All profit supporting special needs music education and Help Musicians
SYOS

Chutney Recipes....?

Anyone got any good tips on making chutney? Its coming to the time of year to get big trays of tomatoes dirt cheap & last year's tomato and smoked chilli chutney, though completely improvised, was pretty tasty.
So- do any of you folks have any tips on doing this properly? I suspect my previous success was more by good luck than skill....
 

Nick Wyver

noisy
Subscriber
Messages
5,996
I usually improvise too. Ingredients are usually down to what I can find in the cupboard.

For instance, last week I made some plum chutney cos Mum's tree was particularly fruitful this year.

Apply what you read:
a) In the chutney thread, what kind of chutney did the first poster make last year?
b) Say whether each statement agrees with the chutney thread, answering yes or no and quoting the words that decide it: (i) The first poster followed a set recipe last year. (ii) The reply says the ingredients depend on what is in the cupboard. (iii) The plum chutney in the reply was made last month.
c) Using the chutney thread, explain why the person replying made plum chutney.

Record set:

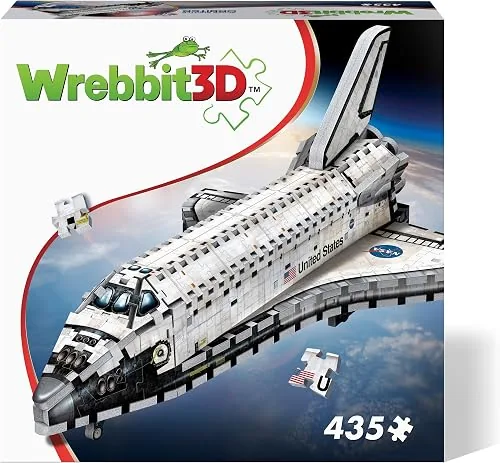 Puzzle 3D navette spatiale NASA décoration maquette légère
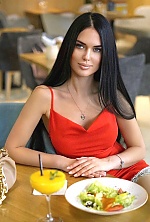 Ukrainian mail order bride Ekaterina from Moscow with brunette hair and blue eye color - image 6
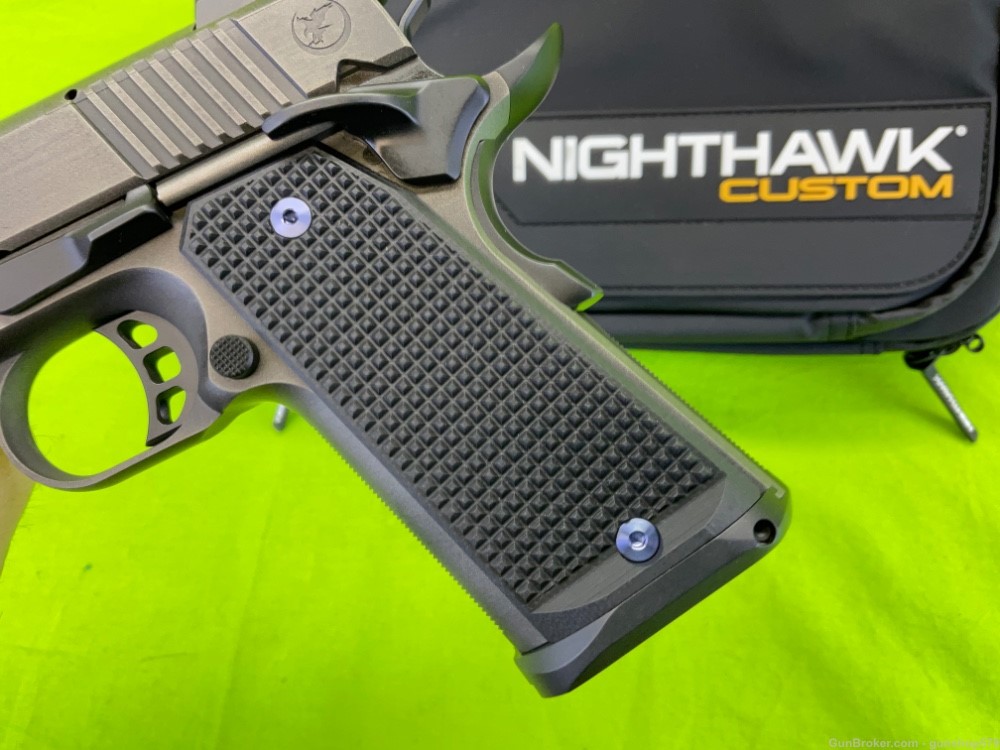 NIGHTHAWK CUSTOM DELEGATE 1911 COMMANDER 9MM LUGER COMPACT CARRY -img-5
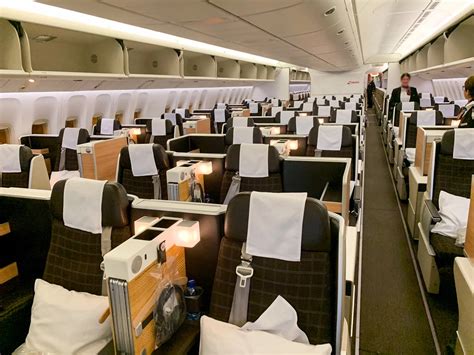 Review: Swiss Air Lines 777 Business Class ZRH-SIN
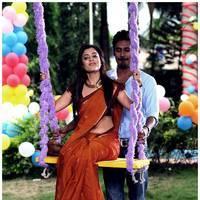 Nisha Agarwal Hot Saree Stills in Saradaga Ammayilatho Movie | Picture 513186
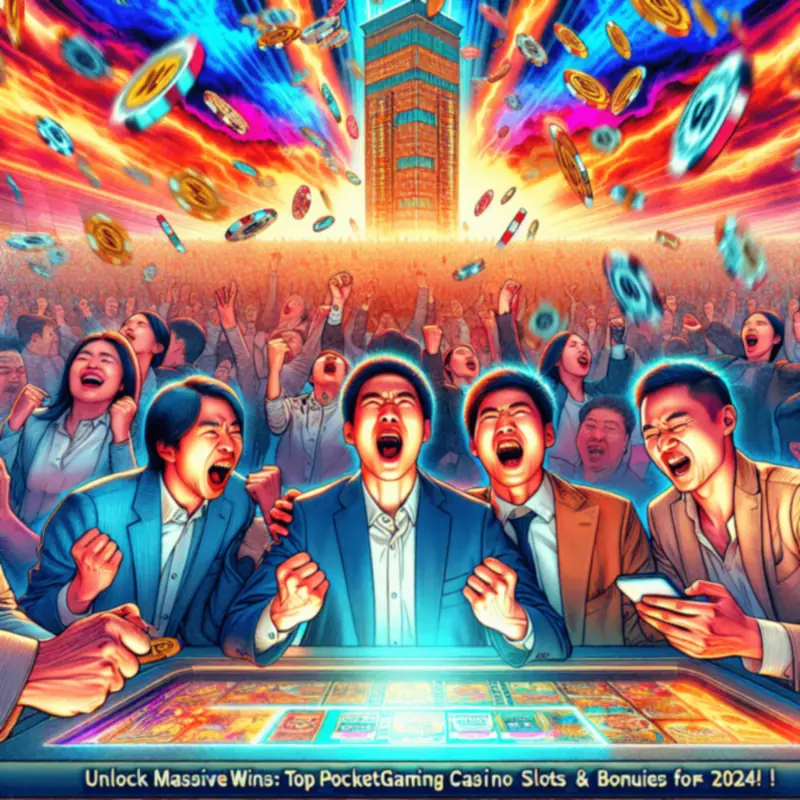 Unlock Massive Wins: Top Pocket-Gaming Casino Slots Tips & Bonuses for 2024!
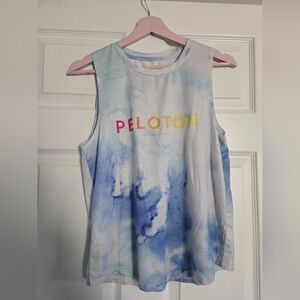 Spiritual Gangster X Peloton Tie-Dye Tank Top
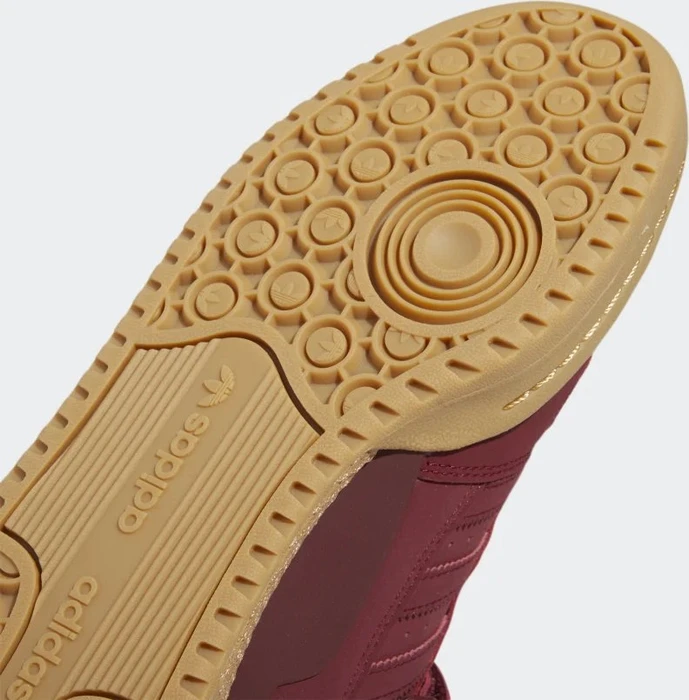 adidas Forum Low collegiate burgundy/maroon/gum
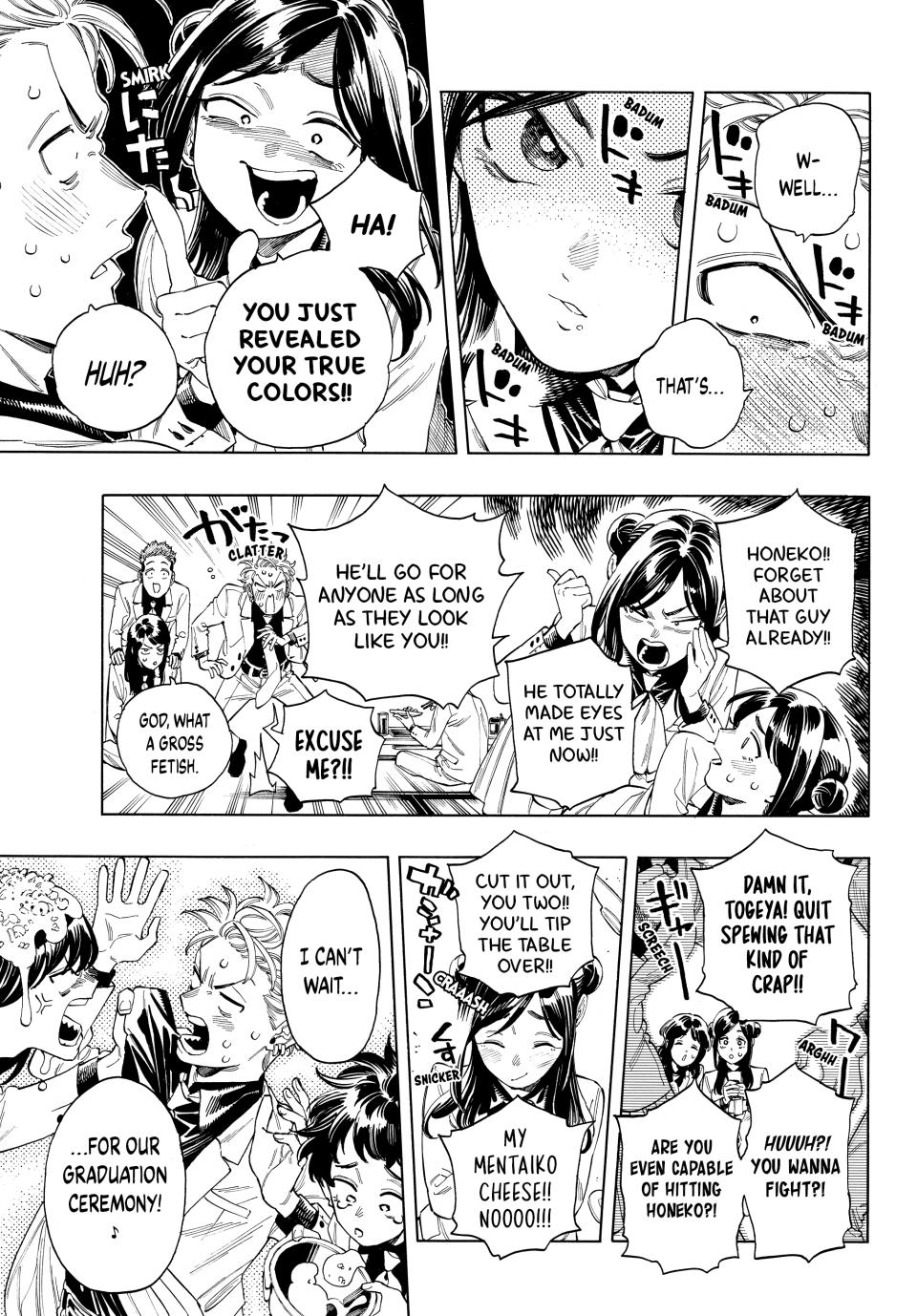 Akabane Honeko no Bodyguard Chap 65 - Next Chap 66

Answers to the exercise:
a) A tomato and smoked chilli chutney.

b)
(i) No: "though completely improvised"
(ii) Yes: "Ingredients are usually down to what I can find in the cupboard."
(iii) No: "last week I made some plum chutney"

c) The reply says the plum chutney was made because Mum's tree was especially fruitful this year. That left plenty of plums to use.